There are many differences between AMD and Intel CPUs. But I will be focusing on few to help you decide which one you want.

AMD and Intel both make processors, but where you put it on your motherboard are completely different. Both companies make their processors differently. Since that is the case, the slot on the motherboard has to be different. So be very careful as choosing one or the other kind of locks down what type of CPU and motherboard you can use. Do also keep in mind, some motherboard manufacturers tend to make the same board, but have one version with an AMD slot and one version with Intel’s slot. So make sure you check which slot your CPU needs and get a motherboard with that slot.


As for the price AMD usually seems to be a better choice. At first glance they seem to have way more cores in their CPS at a cheaper price. But in my experience, that is not the case.

If you double the cores in an Intel CPU, and compare it to an AMD CPU.

For example, a 4 core Intel CPU will perform just as well as an 8 core AMD CPU.

Or another way to look at it is, divide the cores in an AMD CPU by half and compare it to an Intel CPU.

For example, a 16 core AMD CPU will perform just as well as an 8 core Intel CPU.

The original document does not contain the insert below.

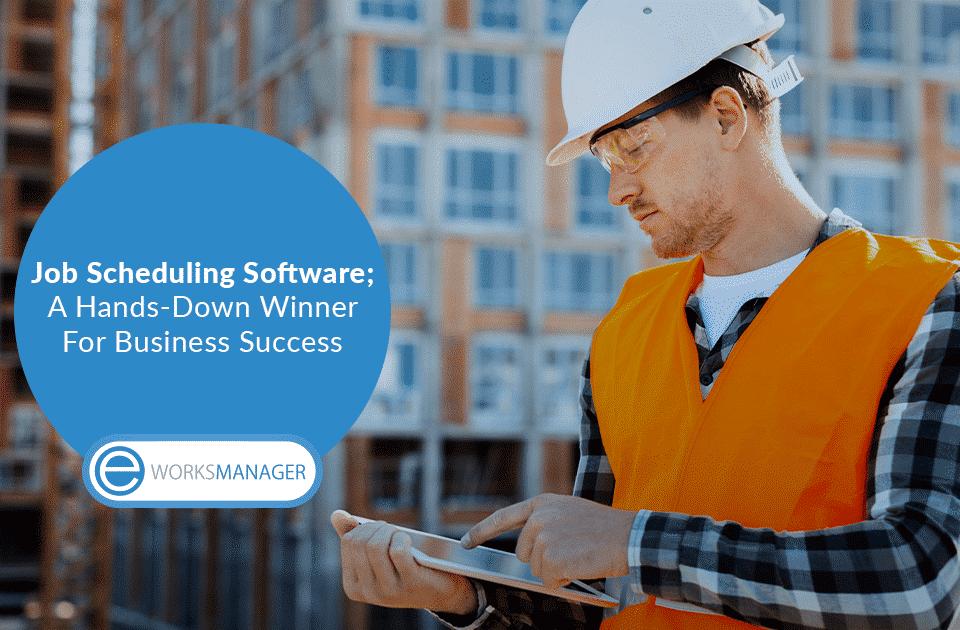 Job Scheduling Software; A Hands-Down Winner For Business Success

As for price, AMD is usually cheaper, but I personally prefer Intel for my gaming machine. I find AMD is pretty good too! But I tend to use AMD for more media heavy tasks. Such as running a media server, streaming, or rendering and recording videos. Such as my game play from my gaming pc.


I would not recommend that you pick one and stick with it forever tho. Always do your own research. Sometimes a company will come out with a CPU that blows the competition out of the water. The next AMD CPU they come out with could be great at gaming, or the next Intel CPU could be great with multimedia. Always do your research, read and watch reviews. Talk to your peers, and trust your gut. If the other company has a better processor when it is time to upgrade your computer, feel free to go with that one. Pick the best product that suits what you need, not the brand.

Either one you choose will work for you, it is mainly just if you need to push it to its limits. But remember, some CPUs from either company could also just not be what you need and can be either overkill or not enough. So ask around and make sure you plan your build out before buying items.

A good rule of thumb, is to look at what you want to do, for example gaming. Look at the “recommended” specs, not the “minimum” specs. If you match or go higher than what the game “recommends”, you will be fine. If you go with the bare minimum needed. It can play the game but it might not be enjoyable. It might be slow, or the graphics may need to be turned wayyy down. On the other side tho, if you buy a CPU that is way to high it is kinda like having a F1 race car and deciding to only drive it in the city. Sure it will get you from place to place, but it is kinda a waste. It has been built to race and you will be keeping it at the speed limit of the city streets. Which is significantly lower than a race track.